I've been there. On three separate occasions, in the 80's, a colleague and I took parties of girls from the convent school where we taught to see the ruins of Pompeii and Herculaneum and all that stuff. We did it ourselves, booking pensione and coach and rail tickets directly (and this in the days before the Internet) and thus saving remarkable amounts of money over the prices quoted in the school travel brochures, quite apart from doing everything exactly as we pleased.

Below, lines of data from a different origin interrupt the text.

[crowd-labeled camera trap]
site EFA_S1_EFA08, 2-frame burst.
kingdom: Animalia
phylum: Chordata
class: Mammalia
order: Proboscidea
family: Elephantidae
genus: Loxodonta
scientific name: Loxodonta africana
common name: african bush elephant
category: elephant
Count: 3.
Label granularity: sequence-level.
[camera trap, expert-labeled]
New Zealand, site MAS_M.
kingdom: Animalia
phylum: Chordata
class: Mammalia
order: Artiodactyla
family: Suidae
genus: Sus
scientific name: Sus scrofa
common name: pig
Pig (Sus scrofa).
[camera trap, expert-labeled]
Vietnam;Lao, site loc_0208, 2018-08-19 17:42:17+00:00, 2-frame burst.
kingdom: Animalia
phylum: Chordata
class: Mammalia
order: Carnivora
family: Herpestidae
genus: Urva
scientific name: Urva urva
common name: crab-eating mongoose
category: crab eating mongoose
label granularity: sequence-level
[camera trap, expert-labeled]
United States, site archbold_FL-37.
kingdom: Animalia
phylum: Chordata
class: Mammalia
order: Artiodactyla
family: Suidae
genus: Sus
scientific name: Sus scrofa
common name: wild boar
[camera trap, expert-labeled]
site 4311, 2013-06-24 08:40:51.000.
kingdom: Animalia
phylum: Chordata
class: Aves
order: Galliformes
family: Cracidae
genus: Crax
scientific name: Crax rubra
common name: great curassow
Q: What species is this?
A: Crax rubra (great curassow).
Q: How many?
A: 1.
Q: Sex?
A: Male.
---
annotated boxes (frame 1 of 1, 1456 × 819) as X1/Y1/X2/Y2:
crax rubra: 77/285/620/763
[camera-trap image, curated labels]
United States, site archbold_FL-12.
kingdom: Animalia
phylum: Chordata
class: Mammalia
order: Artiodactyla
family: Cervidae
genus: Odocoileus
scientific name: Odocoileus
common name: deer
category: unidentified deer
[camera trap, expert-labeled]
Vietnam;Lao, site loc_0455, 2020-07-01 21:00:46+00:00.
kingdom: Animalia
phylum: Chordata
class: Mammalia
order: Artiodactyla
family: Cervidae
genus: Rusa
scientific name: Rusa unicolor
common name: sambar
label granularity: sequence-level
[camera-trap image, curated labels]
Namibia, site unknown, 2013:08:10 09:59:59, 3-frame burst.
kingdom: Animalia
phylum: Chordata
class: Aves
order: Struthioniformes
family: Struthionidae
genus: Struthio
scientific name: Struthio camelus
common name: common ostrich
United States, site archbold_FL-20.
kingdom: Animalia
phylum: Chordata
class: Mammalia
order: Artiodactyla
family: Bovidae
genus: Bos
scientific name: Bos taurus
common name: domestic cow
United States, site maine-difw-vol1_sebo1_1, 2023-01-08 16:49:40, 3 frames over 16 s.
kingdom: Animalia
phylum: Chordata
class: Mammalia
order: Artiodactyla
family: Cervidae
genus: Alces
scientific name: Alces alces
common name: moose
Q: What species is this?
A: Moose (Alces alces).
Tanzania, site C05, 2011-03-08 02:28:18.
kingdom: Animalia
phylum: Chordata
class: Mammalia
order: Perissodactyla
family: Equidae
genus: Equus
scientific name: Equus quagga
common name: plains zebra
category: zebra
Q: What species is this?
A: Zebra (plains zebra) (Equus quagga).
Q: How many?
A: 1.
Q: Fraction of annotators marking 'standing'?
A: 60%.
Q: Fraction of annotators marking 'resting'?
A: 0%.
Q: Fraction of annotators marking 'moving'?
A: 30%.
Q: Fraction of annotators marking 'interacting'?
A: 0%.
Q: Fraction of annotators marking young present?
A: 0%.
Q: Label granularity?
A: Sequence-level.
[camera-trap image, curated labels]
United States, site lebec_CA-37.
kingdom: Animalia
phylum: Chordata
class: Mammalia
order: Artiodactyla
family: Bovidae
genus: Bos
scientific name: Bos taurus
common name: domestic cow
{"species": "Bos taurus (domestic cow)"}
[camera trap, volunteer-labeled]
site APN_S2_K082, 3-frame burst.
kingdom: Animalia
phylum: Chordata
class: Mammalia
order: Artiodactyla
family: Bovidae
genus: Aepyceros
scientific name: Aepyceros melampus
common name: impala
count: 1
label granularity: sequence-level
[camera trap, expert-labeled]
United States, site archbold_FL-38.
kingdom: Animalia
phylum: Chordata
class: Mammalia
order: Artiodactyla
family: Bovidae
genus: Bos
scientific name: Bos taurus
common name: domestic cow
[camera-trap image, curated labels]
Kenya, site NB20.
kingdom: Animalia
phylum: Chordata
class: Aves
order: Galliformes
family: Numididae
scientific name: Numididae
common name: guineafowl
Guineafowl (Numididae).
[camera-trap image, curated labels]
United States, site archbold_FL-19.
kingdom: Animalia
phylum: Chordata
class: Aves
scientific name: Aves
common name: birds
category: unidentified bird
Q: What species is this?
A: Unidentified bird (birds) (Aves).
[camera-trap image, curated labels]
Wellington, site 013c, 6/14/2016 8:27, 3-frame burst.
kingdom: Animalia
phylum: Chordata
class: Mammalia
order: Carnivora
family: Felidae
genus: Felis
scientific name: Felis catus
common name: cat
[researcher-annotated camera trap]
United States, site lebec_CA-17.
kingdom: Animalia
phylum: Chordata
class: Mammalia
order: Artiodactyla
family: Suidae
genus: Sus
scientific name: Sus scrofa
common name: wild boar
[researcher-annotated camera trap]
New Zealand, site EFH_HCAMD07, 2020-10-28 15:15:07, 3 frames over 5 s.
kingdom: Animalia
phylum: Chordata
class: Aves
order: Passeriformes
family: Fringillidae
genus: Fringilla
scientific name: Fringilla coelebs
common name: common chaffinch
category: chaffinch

On one occasion, after a worthy day spent among the temples of Paestum, we stopped at Amalfi and Ravello. Ravello is not north or south or east or west of Amalfi, but directly above it. One ascends by hair-pin turns up a cliff face, as I remember. My colleague and I were sitting in the cafe opposite the cathedral there having a well-earned glass of something, when the man above came in with that lemon, which he showed proudly to his friends. I asked if I could take the picture you see.
Not much later, he cut it into slices and handed them round, including one each for me and my colleague. We ate the whole thing, skin and all. It was meltingly delicious.
It's the sort of thing one always intends to do -- and this time, I am pleased to remember, I actually did it. I sent a copy of that picture to "The cafe across from the Cathedral, Ravello" and thanked him again in my halting Italian for the memory of "quello limone emorme e squisito."